(Given information)

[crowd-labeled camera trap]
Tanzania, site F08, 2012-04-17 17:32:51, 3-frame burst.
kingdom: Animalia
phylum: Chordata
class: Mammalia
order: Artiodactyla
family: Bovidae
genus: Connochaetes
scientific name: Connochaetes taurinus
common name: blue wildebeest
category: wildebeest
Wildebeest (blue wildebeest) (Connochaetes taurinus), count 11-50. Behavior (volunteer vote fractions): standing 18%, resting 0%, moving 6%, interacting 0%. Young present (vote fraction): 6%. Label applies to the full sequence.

(End Given information)

**Work to be completed:** Go through the entries above and write each one out exactly.

**Exercise result:**
[crowd-labeled camera trap]
Tanzania, site F08, 2012-04-17 17:32:51, 3-frame burst.
kingdom: Animalia
phylum: Chordata
class: Mammalia
order: Artiodactyla
family: Bovidae
genus: Connochaetes
scientific name: Connochaetes taurinus
common name: blue wildebeest
category: wildebeest
Wildebeest (blue wildebeest) (Connochaetes taurinus), count 11-50. Behavior (volunteer vote fractions): standing 18%, resting 0%, moving 6%, interacting 0%. Young present (vote fraction): 6%. Label applies to the full sequence.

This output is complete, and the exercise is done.